- **The task**
Can you render every line of the records from the one containing "Does the point" through the end of the records, both included, as a JSON list of strings, one string per line, with blank lines left out?
┄┄┄┄┄┄┄┄┄┄
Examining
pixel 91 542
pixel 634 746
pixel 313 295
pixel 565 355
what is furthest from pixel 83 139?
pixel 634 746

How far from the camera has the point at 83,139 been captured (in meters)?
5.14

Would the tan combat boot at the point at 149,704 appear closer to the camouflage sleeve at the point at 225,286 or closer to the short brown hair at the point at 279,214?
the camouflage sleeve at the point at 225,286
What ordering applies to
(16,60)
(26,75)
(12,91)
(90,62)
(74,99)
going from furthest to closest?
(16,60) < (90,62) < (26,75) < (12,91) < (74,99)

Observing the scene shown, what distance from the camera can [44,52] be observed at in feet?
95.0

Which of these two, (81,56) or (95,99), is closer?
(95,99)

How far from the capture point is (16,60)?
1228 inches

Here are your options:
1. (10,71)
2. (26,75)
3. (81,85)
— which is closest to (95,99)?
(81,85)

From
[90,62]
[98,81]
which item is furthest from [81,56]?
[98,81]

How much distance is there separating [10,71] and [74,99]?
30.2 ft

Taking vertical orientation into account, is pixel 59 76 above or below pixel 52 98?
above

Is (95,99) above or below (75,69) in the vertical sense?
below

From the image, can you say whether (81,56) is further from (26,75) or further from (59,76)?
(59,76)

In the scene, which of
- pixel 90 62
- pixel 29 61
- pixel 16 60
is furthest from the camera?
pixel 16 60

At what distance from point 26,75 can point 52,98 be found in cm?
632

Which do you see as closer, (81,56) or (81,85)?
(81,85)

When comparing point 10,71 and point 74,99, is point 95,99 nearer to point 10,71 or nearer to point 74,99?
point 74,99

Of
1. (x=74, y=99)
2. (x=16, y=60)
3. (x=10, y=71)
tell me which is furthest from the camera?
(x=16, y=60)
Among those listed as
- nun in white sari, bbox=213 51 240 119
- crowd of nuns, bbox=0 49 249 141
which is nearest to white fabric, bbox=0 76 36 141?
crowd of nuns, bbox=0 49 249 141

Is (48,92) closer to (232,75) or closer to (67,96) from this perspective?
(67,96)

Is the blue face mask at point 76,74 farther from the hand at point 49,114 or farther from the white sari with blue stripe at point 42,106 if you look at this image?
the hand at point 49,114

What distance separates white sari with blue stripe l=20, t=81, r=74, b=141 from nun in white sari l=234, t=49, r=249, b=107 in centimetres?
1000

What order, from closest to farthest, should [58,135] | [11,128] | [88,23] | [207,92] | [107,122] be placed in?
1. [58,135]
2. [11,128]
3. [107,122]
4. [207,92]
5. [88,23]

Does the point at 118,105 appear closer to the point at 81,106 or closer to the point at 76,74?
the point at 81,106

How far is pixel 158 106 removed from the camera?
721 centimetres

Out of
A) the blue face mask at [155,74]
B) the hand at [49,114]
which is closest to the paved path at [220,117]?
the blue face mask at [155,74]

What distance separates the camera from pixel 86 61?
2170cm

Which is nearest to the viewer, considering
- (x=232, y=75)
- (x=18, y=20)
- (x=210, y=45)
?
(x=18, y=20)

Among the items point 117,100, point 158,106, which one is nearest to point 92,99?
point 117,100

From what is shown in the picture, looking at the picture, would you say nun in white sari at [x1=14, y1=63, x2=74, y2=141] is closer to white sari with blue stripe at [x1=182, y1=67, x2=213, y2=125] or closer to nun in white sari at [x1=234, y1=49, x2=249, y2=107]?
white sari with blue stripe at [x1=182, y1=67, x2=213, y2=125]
┄┄┄┄┄┄┄┄┄┄
- **Output of the exercise**
[
  "Does the point at 118,105 appear closer to the point at 81,106 or closer to the point at 76,74?",
  "the point at 81,106",
  "How far is pixel 158 106 removed from the camera?",
  "721 centimetres",
  "Out of",
  "A) the blue face mask at [155,74]",
  "B) the hand at [49,114]",
  "which is closest to the paved path at [220,117]?",
  "the blue face mask at [155,74]",
  "What distance separates the camera from pixel 86 61?",
  "2170cm",
  "Which is nearest to the viewer, considering",
  "- (x=232, y=75)",
  "- (x=18, y=20)",
  "- (x=210, y=45)",
  "?",
  "(x=18, y=20)",
  "Among the items point 117,100, point 158,106, which one is nearest to point 92,99?",
  "point 117,100",
  "From what is shown in the picture, looking at the picture, would you say nun in white sari at [x1=14, y1=63, x2=74, y2=141] is closer to white sari with blue stripe at [x1=182, y1=67, x2=213, y2=125] or closer to nun in white sari at [x1=234, y1=49, x2=249, y2=107]?",
  "white sari with blue stripe at [x1=182, y1=67, x2=213, y2=125]"
]